Kings Mill Reservoir at Mill Waters
Going green is a concept the general public has embraced in the last few decades, whether through actions such as recycling, going plastic-free, or taking fewer flights abroad. Energy efficiency is often top of the agenda, with insulation, draught-proofing, and upgrading boilers being some of the ways to help the environment. As Ashfield residents aim to keep up with their green credentials and reduce their carbon footprint, it’s perhaps heartening to know that the district is the site of the largest geothermal lake loop installed in Europe.
Thousands of people use King's Mill Hospital in Sutton in Ashfield every week, but what they perhaps don’t know is that a geothermal system installed at the hospital provides 90 per cent of the cooling for the building by using heat exchangers at the bottom of Kings Mill Reservoir. This award-winning installation, created in 2008, reduced Sherwood Forest Hospitals NHS Trust’s annual waste costs by around £200,000, and saves 9,600 MWh of gas and electricity a year.
A 1,400 ton lake-source heat pump cooling and heating system that can produce 5.4MW of cooling and 5MW of heating was installed by submerging a network of heat exchangers in the nearby reservoir. The heat exchangers are connected to 42 heat pumps in the hospital that help regulate the temperature.
The innovative scheme was led by engineering and construction company Skanska working with Coventry-based firm Geothermal International. The heat exchangers are connected to Kings Mill Hospital through pipes installed up to 2 metres below the reservoir that generate air conditioning and heating.
King's Mill Hospital opened in 1942 as a military hospital for American patients and German prisoners of war. Later in 1945 part of the site was used for students from Mansfield Secondary Technical School, who used the Nissen huts left by the US Army. The hospital officially opened on 17 September 1951 by the Minister for Health, Hilary Marquand, with the Dukeries Maternity Centre opening in 1975.

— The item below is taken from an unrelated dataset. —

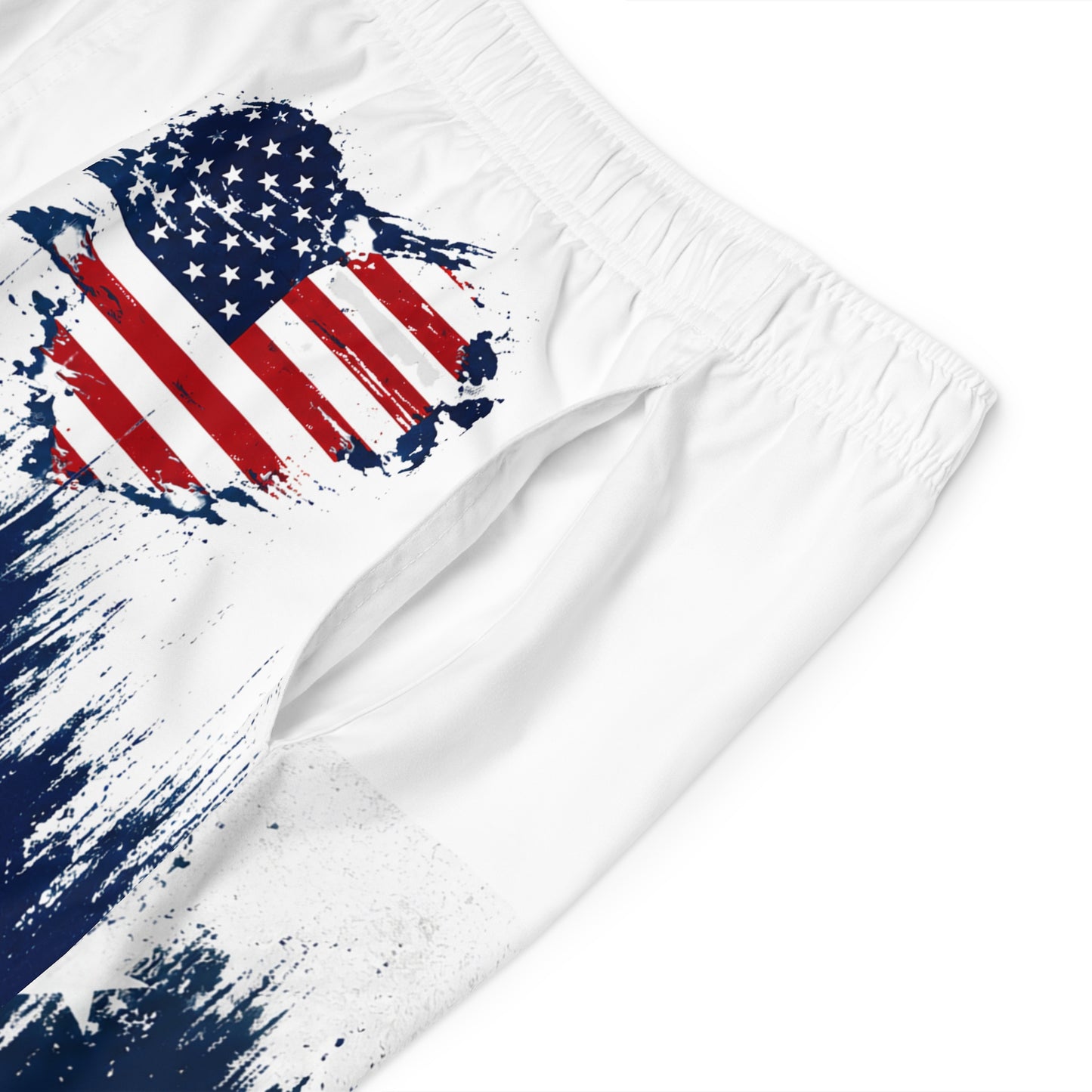 Men's Board Shorts (AOP)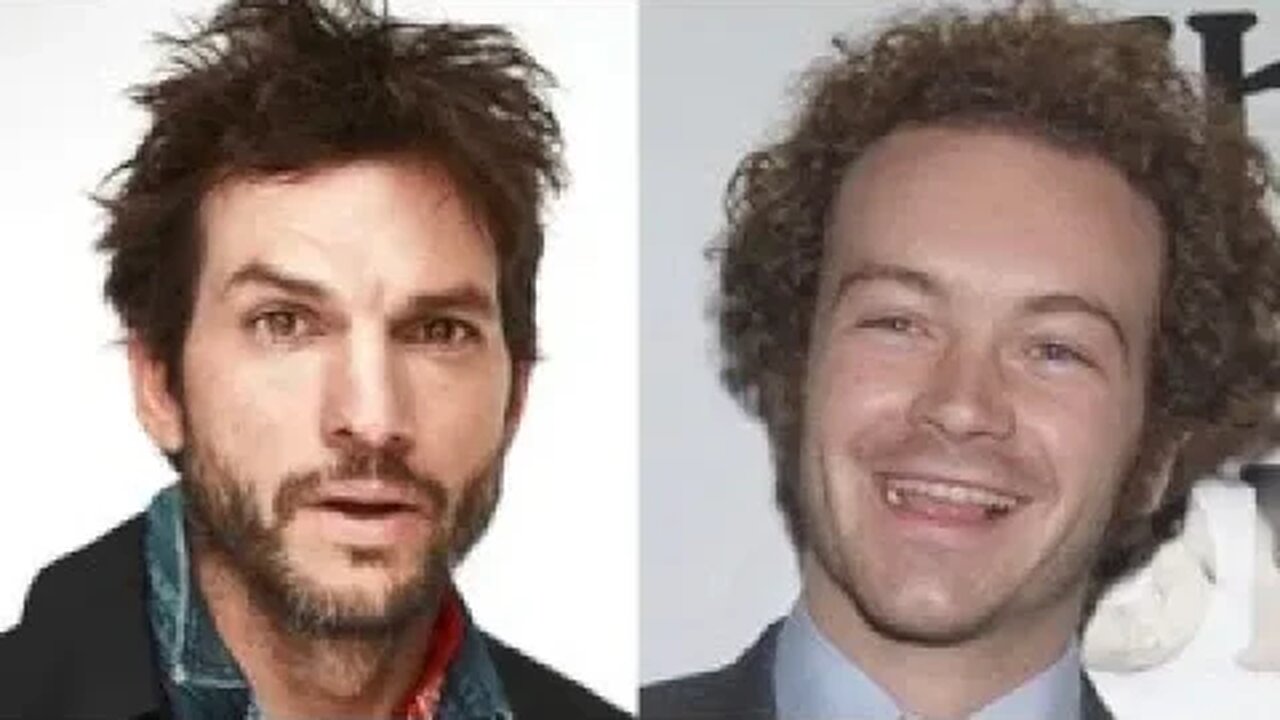 Ashton Kutcher Breaks His Silence On Danny Masterson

The reservoir is known for its wildlife with fish including carp, pike, perch, bream, eels, and roach, as well as birdlife like whooper swans, water rail, snipe, and phalarope. Skanska consulted wildlife groups, including Friends of Kings Mill Reservoir, about the project's impact on the area. The heat exchangers were installed in the winter months to reduce disturbance, and a floating reed bed was added to hide the exchangers, as well as encourage new wildlife habitats.